The less good news is that there is not much evidence on how well universities help students acquire these skills even now, how well these translate into good employability outcomes, or even precisely how they should be defined. Based on a review of academic and policy literature, The AI generation finds that generic “employability” content is unpopular and largely ineffective for students, but material tailored to subject matter and likely career paths much more valued. Active learning approaches – project assignments, collaborative work, peer assessment – seem to work better in developing most employability skills as well as leading to better outcomes, than traditional lecture-based learning.

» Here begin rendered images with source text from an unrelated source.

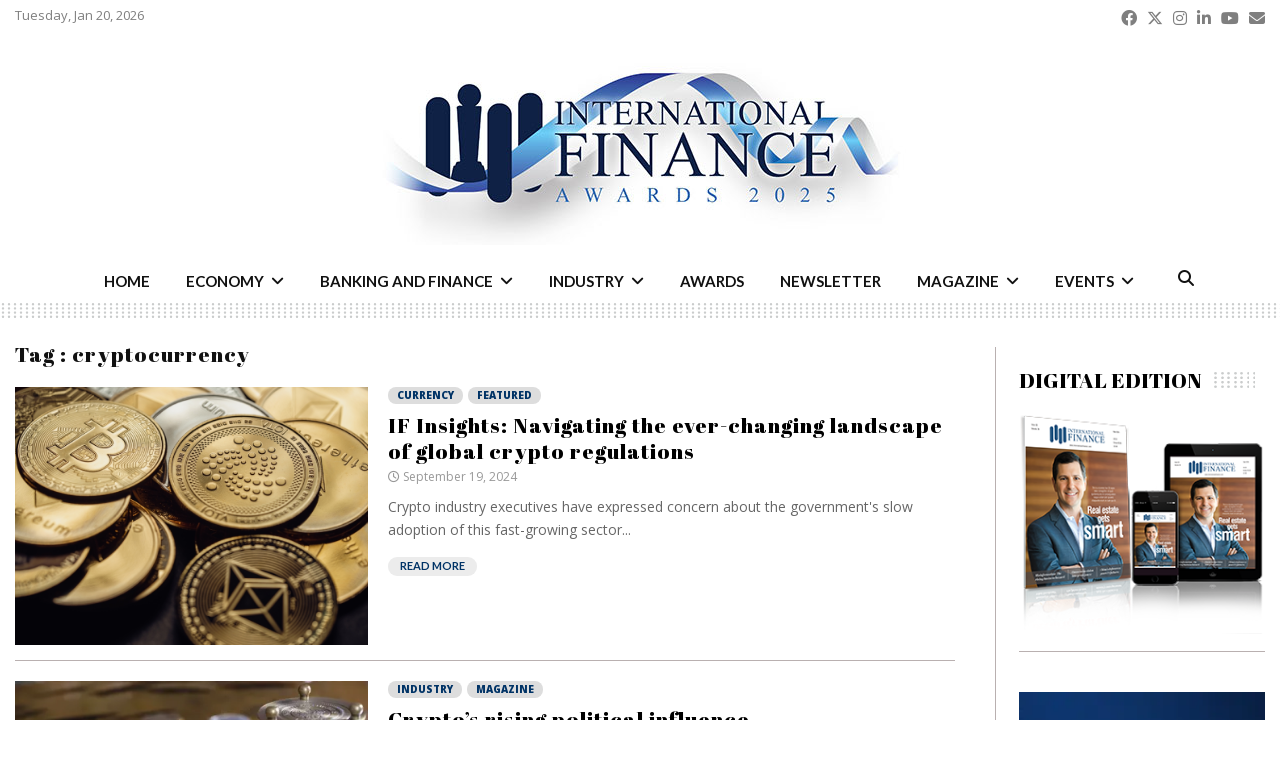

--- FILE ---
content_type: text/css
request_url: https://internationalfinance.com/wp-content/cache/wpfc-minified/8vz5yopw/6lifq.css
body_size: 609
content:
.slick-loading .slick-list{ background: #fff url(//internationalfinance.com/wp-content/plugins/wp-responsive-recent-post-slider/assets/css/ajax-loader.gif) center center no-repeat;}
.slick-slider{ position: relative;display: block; -moz-box-sizing: border-box;box-sizing: border-box; -webkit-user-select: none;-moz-user-select: none;-ms-user-select: none; user-select: none;  -webkit-touch-callout: none;-khtml-user-select: none;-ms-touch-action: pan-y;touch-action: pan-y;-webkit-tap-highlight-color: transparent;}
.slick-list{position: relative;display: block; overflow: hidden;  margin: 0; padding: 0;}
.slick-list:focus{outline: none;}
.slick-list.dragging{ cursor: pointer; cursor: hand;}
.slick-slider .slick-track,
.slick-slider .slick-list{-webkit-transform: translate3d(0, 0, 0); -moz-transform: translate3d(0, 0, 0); -ms-transform: translate3d(0, 0, 0); -o-transform: translate3d(0, 0, 0);transform: translate3d(0, 0, 0);}
.slick-track{position: relative;top: 0;left: 0;display: block;}
.slick-track:before, .slick-track:after{display: table;content: '';}
.slick-track:after{clear: both;}
.slick-loading .slick-track{ visibility: hidden;}
.slick-slide{ display: none; float: left; height: 100%; min-height: 1px;}
[dir='rtl'] .slick-slide{float: right;}
.slick-slide img{ display: block;}
.slick-slide.slick-loading img{ display: none;}
.slick-slide.dragging img{ pointer-events: none;}
.slick-initialized .slick-slide{ display: block;}
.slick-loading .slick-slide{ visibility: hidden;}
.slick-vertical .slick-slide{display: block; height: auto; border: 1px solid transparent;}
.slick-arrow.slick-hidden {display: none;}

But it is what happens outside the classroom – work experience, placements, membership of clubs and societies, studying overseas – that has the most impact, whether based on students’ self-assessments, or longitudinal studies looking at graduate employment rates and types. The complication is that these activities are not available to or taken up by all students equally. Students from poorer backgrounds are less likely to participate – partly a matter of cost, but also a matter of feeling, or being made to feel, that you don’t belong. In this way, there is a risk that the very activities that best boost employability are least accessible to those who need them most.

Murky paths

Growing use of AI may intensify some of these risks. At the moment, a degree still acts as a minimum entry requirement for many personally and financially fulfilling careers. Early studies suggest that AI can particularly help less competent workers achieve better outcomes in standardised professional services tests, suggesting that degree holders may need to do even more to stand out from the crowd than they do at the moment, and that lower-level cognitive work may be automated first and fastest.

This also makes the pathway into graduate careers less clear. Currently students who want to pursue careers in most professions have a clear path ahead of them, with employers keen to diversify traineeship schemes. But AI may quickly automate some of the basic trainee tasks – preparing pitch decks and presentations, summarising arguments, working up architectural details, researching legal precedent – calling into question our whole model of professional development.

These are big societal issues, and universities cannot solve them alone. The AI generation recommends research and analysis of what works best in developing employability skills and a more systematic and fair approach to career-boosting activity such as work placements. But universities can also take the lead as civic institutions, convening government, employers, professional bodies and civil society organisations, to consider what AI will mean for our working lives, and what education and training future generations will need in order to thrive.